Send back all the data below, exactly as given.

> **SUPPLIED DATA**:
============

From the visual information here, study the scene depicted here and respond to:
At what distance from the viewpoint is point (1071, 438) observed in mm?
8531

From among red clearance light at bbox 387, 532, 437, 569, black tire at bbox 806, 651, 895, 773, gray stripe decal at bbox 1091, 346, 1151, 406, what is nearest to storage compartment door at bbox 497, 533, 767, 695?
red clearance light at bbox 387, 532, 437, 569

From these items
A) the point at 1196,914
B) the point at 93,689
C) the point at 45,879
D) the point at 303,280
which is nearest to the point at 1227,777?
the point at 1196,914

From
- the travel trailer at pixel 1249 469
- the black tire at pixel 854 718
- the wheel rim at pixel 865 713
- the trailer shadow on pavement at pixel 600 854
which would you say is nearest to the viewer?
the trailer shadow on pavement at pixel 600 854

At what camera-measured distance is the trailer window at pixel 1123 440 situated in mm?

============

> **SOLUTION FOR THIS TASK**:
From the visual information here, study the scene depicted here and respond to:
At what distance from the viewpoint is point (1071, 438) observed in mm?
8531

From among red clearance light at bbox 387, 532, 437, 569, black tire at bbox 806, 651, 895, 773, gray stripe decal at bbox 1091, 346, 1151, 406, what is nearest to storage compartment door at bbox 497, 533, 767, 695?
red clearance light at bbox 387, 532, 437, 569

From these items
A) the point at 1196,914
B) the point at 93,689
C) the point at 45,879
D) the point at 303,280
which is nearest to the point at 1227,777?
the point at 1196,914

From
- the travel trailer at pixel 1249 469
- the black tire at pixel 854 718
- the wheel rim at pixel 865 713
- the trailer shadow on pavement at pixel 600 854
which would you say is nearest to the viewer?
the trailer shadow on pavement at pixel 600 854

At what camera-measured distance is the trailer window at pixel 1123 440 situated in mm?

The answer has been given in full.